The Silence of the Asymptomatic
I often think about the 114 different components that go into a single flavor profile. There are the fats, the sugars, the proteins, and then the invisible stabilizers that keep the whole thing from separating. Health is the same. It is a complex emulsification. When you go for a physical, they check the sugar and maybe the fat. They completely ignore the stabilizers. They ignore the inflammation markers that aren’t ‘standard.’ They ignore the imaging that could reveal a silent aneurysm or a fatty liver that hasn’t yet started to scream through your enzymes.
Health as Complex Emulsification
Sugars/Fats (30%)
Proteins (29%)
Stabilizers (26%)
Inflammation (15%)
I am tired of being told that I am healthy based on a lack of evidence to the contrary. I want evidence of health, which is a very different thing. I want to see the 34 layers of my internal anatomy. I want to know that my internal organs are as well-composed as my ‘Brown Butter and Sage’ seasonal special. The current model is a legacy system, a piece of software that hasn’t been updated since 1994, running on hardware that is increasingly under pressure from a modern world.
LIES
The Kale Substitution
If I sound cynical, it is because I have seen the gap between what is possible and what is practiced. We have the technology to catch almost everything before it becomes a crisis, yet we settle for a 4-minute conversation about our exercise habits-habits that everyone lies about anyway. We are told to eat more kale and walk 10004 steps, as if that is a substitute for high-resolution diagnostic data. It’s like trying to fix a crumbling foundation by painting the front door.

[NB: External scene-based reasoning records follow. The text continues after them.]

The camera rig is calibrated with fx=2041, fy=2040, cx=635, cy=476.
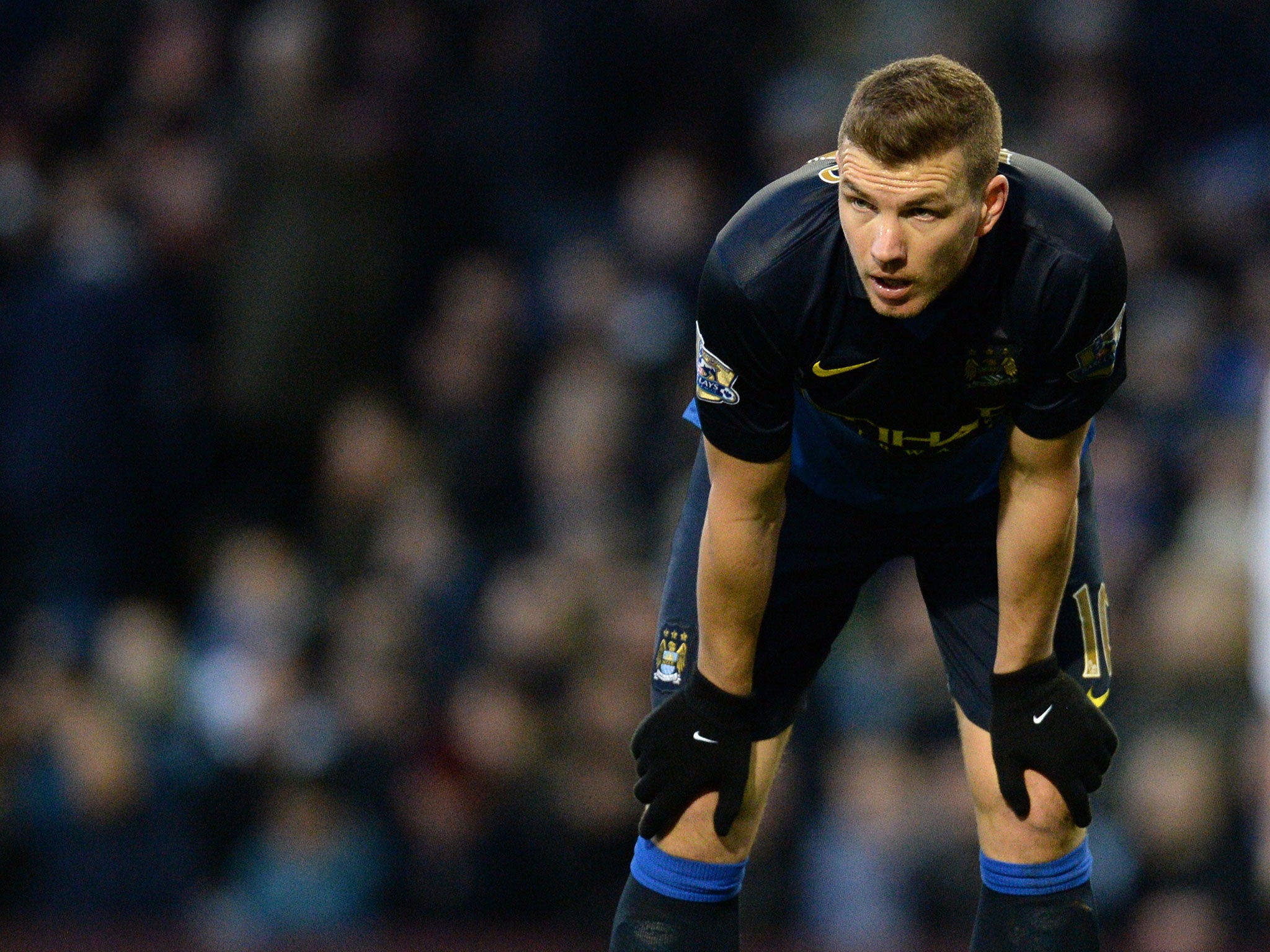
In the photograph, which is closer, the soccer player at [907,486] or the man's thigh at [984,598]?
the soccer player at [907,486]

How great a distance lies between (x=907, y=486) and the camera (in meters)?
4.21

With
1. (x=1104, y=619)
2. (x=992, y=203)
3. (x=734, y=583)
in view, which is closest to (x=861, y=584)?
(x=734, y=583)

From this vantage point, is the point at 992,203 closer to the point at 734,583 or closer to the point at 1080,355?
the point at 1080,355

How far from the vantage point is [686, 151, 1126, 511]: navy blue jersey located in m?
3.76

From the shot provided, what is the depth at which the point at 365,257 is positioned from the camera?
25.5 ft

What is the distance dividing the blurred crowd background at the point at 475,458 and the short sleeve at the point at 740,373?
2.80 metres

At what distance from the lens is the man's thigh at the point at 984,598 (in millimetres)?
4293

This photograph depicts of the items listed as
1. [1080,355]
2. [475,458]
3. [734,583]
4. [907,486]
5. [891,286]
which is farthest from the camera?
[475,458]

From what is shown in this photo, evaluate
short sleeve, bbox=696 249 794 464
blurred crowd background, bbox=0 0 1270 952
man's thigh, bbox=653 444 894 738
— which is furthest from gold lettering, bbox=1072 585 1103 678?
blurred crowd background, bbox=0 0 1270 952

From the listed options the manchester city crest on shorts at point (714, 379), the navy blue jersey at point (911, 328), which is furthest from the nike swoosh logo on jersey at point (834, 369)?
the manchester city crest on shorts at point (714, 379)

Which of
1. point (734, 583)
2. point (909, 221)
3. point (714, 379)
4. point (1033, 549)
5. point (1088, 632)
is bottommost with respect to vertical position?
point (1088, 632)

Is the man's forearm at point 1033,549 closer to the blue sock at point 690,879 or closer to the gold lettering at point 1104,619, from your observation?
the gold lettering at point 1104,619

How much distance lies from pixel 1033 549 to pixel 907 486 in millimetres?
327

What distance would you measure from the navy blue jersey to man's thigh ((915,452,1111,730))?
1.09ft
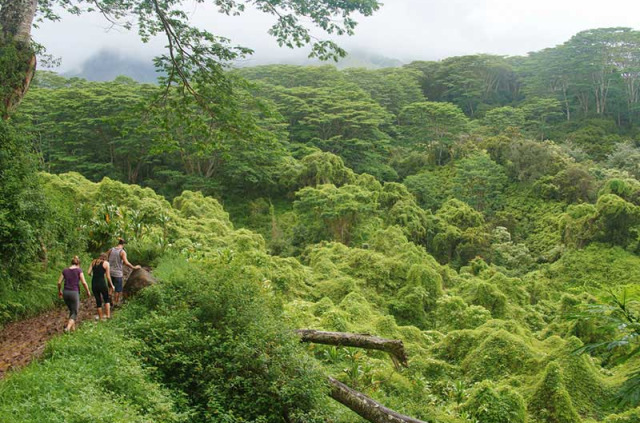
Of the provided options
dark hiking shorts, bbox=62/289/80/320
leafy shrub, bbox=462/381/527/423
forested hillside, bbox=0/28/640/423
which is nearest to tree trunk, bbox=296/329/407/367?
forested hillside, bbox=0/28/640/423

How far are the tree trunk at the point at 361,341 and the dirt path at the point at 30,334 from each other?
339 cm

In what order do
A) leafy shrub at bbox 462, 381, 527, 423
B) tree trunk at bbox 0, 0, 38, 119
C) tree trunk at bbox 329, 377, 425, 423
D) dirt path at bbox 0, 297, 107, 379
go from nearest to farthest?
tree trunk at bbox 329, 377, 425, 423 → dirt path at bbox 0, 297, 107, 379 → leafy shrub at bbox 462, 381, 527, 423 → tree trunk at bbox 0, 0, 38, 119

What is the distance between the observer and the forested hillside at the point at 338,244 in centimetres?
540

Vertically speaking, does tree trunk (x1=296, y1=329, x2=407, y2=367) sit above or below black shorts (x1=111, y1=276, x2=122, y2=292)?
below

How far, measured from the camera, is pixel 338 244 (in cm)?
1706

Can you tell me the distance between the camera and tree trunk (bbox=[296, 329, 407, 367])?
5.73m

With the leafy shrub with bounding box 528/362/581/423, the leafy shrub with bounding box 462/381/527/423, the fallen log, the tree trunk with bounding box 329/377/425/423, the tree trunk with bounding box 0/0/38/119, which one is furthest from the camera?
the fallen log

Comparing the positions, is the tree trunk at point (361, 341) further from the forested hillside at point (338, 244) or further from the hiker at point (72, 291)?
the hiker at point (72, 291)

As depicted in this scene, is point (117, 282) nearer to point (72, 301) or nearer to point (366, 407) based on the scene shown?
point (72, 301)

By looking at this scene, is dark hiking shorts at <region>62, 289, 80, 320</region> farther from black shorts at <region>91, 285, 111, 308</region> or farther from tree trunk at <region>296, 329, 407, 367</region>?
tree trunk at <region>296, 329, 407, 367</region>

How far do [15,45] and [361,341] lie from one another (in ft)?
23.1

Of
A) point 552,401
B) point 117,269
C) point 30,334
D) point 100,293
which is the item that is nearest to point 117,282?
point 117,269

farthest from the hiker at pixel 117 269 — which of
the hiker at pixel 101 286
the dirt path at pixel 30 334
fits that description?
the hiker at pixel 101 286

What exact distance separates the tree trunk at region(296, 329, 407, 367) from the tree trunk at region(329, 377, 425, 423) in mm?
581
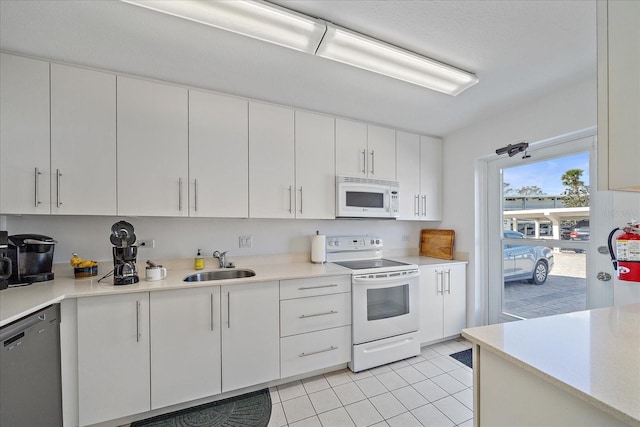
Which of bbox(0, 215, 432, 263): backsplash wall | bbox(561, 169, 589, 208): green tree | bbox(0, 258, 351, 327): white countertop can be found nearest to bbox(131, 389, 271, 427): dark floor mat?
bbox(0, 258, 351, 327): white countertop

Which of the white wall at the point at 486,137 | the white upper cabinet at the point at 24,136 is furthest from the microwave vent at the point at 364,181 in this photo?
the white upper cabinet at the point at 24,136

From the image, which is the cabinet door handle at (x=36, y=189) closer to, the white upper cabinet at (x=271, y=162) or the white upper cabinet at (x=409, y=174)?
the white upper cabinet at (x=271, y=162)

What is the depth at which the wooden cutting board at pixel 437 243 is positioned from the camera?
299cm

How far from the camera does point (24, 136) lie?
1642 mm

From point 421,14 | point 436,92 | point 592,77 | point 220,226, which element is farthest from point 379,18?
point 220,226

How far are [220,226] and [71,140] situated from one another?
1.20 m

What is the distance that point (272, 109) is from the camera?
90.4 inches

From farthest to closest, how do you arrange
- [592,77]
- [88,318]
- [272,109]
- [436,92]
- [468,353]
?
1. [468,353]
2. [272,109]
3. [436,92]
4. [592,77]
5. [88,318]

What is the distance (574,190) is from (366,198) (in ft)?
5.69

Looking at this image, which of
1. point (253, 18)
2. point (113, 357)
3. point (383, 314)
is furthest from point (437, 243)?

Lily M.-C. doesn’t settle for ‘almost right’ in the kitchen. I won’t settle for ‘statistically unlikely to die this month’ in the clinic. We need to move away from the ritual and toward the reality. We need to stop treating our bodies like a ‘turn it off and on again’ problem and start treating them like the high-performance, high-complexity systems they are. The crinkly paper shouldn’t be the highlight of our medical year. It should be the baseline, the bare minimum, the starting point of a much deeper conversation that actually involves looking at the person inside the skin.
Cognition
Requires sub-cellular monitoring.
Metabolic Rate
Too complex for single enzymes.
Vascular Integrity
Hidden plaques remain unseen.
I left my last appointment with a little sticker that said ‘Great Job!’ and a bill for $234. I walked out into the sunlight, feeling that familiar, hollow relief. I was ‘healthy’ again, according to the 14-minute ritual. But as I drove back to the creamery to test a new batch of ‘Cardamom and Toasted Pistachio,’ I couldn’t stop thinking about what we didn’t check. I couldn’t stop thinking about the silent spaces in my body that remained unobserved, unmeasured, and unknown. We are more than our vital signs. We are a collection of stories, some of which are being written in a language that our doctors haven’t bothered to learn yet.